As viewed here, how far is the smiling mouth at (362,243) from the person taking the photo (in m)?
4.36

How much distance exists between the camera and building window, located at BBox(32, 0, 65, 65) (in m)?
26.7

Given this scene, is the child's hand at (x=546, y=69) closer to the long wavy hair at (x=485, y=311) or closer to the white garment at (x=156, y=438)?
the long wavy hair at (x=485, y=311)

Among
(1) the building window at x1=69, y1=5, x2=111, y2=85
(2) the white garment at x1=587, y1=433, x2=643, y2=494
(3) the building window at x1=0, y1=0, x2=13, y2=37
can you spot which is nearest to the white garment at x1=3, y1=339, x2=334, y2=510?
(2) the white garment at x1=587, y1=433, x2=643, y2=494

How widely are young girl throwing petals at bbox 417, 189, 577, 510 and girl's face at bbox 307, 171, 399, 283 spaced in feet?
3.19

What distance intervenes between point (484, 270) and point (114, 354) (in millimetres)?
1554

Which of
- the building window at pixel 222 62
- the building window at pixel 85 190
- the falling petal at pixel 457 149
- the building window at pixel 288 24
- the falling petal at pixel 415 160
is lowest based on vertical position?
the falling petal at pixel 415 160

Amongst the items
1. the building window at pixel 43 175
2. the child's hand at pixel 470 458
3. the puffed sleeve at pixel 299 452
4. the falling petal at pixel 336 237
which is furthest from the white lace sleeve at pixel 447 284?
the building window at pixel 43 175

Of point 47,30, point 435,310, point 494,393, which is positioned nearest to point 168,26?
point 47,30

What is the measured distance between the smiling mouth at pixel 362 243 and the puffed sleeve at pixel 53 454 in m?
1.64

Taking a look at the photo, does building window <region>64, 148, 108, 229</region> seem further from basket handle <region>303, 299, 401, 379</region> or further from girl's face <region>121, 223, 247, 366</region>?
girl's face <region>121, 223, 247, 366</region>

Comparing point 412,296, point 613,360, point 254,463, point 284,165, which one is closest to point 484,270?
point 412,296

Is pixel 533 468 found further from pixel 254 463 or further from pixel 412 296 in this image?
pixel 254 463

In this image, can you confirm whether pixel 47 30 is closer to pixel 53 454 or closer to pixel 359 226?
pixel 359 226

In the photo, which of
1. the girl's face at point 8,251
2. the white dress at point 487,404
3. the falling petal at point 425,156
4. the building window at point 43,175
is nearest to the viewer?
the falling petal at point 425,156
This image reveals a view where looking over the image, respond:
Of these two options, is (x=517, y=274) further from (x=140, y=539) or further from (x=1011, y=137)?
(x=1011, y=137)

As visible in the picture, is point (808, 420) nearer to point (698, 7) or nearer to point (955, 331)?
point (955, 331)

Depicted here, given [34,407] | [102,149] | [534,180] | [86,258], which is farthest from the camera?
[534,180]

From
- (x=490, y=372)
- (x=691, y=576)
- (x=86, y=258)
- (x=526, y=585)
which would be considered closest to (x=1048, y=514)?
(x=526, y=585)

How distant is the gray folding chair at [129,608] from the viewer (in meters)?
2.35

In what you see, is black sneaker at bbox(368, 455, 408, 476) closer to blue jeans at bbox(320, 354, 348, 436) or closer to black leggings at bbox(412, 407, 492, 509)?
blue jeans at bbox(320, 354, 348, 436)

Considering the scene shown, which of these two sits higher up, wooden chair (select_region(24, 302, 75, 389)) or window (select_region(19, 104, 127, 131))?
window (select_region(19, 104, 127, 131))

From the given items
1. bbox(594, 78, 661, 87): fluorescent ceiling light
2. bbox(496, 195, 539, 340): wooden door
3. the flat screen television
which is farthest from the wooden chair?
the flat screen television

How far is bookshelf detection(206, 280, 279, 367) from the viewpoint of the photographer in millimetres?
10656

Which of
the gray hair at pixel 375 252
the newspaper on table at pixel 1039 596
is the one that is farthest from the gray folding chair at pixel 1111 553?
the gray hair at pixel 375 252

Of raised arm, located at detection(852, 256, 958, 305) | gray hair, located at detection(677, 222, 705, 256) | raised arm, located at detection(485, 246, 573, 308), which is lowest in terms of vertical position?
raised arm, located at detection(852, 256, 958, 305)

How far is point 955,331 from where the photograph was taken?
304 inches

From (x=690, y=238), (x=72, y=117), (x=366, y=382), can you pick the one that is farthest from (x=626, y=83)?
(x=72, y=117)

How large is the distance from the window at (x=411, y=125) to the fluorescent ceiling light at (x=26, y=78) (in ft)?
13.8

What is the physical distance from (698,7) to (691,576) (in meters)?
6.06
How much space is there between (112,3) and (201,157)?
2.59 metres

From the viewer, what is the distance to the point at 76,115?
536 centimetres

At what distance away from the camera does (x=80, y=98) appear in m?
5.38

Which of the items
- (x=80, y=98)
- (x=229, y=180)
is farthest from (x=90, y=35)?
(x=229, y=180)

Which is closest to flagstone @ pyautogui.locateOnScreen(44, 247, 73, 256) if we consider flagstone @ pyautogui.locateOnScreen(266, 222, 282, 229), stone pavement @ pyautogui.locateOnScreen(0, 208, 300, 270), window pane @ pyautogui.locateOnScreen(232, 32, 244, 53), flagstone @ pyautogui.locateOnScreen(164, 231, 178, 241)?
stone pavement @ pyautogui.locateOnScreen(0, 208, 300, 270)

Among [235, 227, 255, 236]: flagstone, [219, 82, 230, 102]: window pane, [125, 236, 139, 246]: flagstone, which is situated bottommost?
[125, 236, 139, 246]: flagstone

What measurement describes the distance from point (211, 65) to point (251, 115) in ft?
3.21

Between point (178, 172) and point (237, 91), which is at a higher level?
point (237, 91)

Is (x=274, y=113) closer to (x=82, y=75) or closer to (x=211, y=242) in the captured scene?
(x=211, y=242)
#####
Requirements =>
Output everything from the record containing "What measurement describes" down to the end of the records above as a two-column CSV with the headers record_text and record_answer. Use one row per record, and put each value in a single quoted field with its line breaks replaced by spaces.

Output of the task =>
record_text,record_answer
"What measurement describes the distance from point (211, 65) to point (251, 115) in ft?","3.21"
"Between point (178, 172) and point (237, 91), which is at a higher level?","point (237, 91)"
"Is (x=274, y=113) closer to (x=82, y=75) or closer to (x=211, y=242) in the captured scene?","(x=211, y=242)"